## What you are asked to do
Repeat, exactly as written, the lines of the records below from the first through the line with "Ass British European", but none past it.

[Data for analysis Boundary: Start]

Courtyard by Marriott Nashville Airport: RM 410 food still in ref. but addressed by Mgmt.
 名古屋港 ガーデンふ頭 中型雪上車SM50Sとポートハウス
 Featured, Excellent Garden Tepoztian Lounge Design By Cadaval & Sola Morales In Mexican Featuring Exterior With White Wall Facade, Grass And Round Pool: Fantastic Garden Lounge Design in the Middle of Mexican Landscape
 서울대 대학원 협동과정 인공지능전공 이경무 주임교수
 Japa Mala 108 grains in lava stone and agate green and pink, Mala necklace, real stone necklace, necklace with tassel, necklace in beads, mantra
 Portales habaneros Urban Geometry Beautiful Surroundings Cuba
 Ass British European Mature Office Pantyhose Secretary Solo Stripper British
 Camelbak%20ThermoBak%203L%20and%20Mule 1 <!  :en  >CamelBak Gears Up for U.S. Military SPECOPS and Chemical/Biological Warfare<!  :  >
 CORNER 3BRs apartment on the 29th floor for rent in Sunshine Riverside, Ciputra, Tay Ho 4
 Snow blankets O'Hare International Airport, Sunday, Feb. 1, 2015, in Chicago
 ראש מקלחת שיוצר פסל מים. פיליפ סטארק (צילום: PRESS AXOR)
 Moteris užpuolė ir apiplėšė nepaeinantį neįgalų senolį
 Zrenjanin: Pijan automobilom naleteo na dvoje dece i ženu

[Data for analysis Boundary: End]

## Answer to this problem
Courtyard by Marriott Nashville Airport: RM 410 food still in ref. but addressed by Mgmt.
 名古屋港 ガーデンふ頭 中型雪上車SM50Sとポートハウス
 Featured, Excellent Garden Tepoztian Lounge Design By Cadaval & Sola Morales In Mexican Featuring Exterior With White Wall Facade, Grass And Round Pool: Fantastic Garden Lounge Design in the Middle of Mexican Landscape
 서울대 대학원 협동과정 인공지능전공 이경무 주임교수
 Japa Mala 108 grains in lava stone and agate green and pink, Mala necklace, real stone necklace, necklace with tassel, necklace in beads, mantra
 Portales habaneros Urban Geometry Beautiful Surroundings Cuba
 Ass British European Mature Office Pantyhose Secretary Solo Stripper British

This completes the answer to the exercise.